云悠悠轉身要往樓上跑,被人一把抓住。
那人伸手握住她的一個腳踝,她一下子摔倒,渾身都疼。
但對方沒有一絲顧慮,硬生生將她從樓梯上拖到客廳。
她的腳和手臂,全都被磨傷。
“你們究竟是誰,私闖民宅是犯法的!”
她話音剛落,其中一人就笑出了聲音。
“我呸,還敢拿法律出來嚇唬我們,你違法的事情干得還少嗎?”
那人嘲笑道,眼底又多了幾分惡意。
“你們要錢是不是,我……我去給你拿。
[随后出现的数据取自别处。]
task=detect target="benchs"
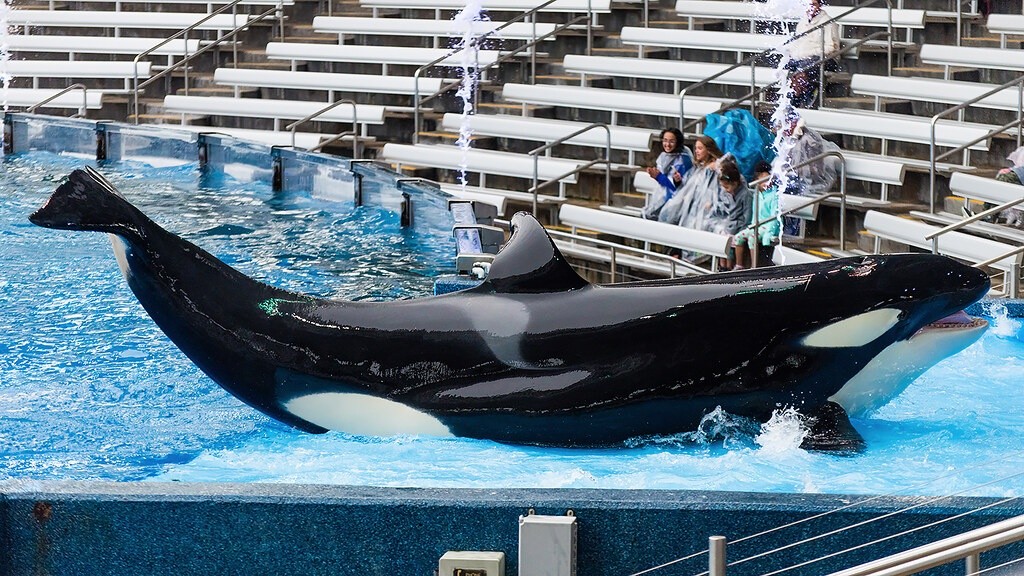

”
云悠悠的冷靜消失了,身體清晰的疼痛感讓她剛到了害怕。
是的,她是一個怕死的人。
“我們不要錢,就是想出一口氣。”
另一人說道,眼中透著陰冷。
“可我不認識你們……”
她不斷地后退,一心想要躲開。
可云悠悠的心里清楚,一個對三個,自己根本躲不掉。
“在醫院躺著的那位,你認識嗎?”
一直沒說話的那個人說道。
“艾瑞克?”
在醫院躺著的人,云悠悠暫時只能想得起這個名字。
“對。”
為首的那個男人在她面前蹲下,面色可怖,令她渾身都感覺到一股寒意的流竄。
“你們和他什么關系?”
云悠悠知道艾瑞克人際廣泛,可從未想過他一旦出事,會有人替他出頭。
艾瑞克是一個自私的人,說到底他們是同類,除了自己,誰都不會輕信,又怎么會結識這些“義氣”的朋友?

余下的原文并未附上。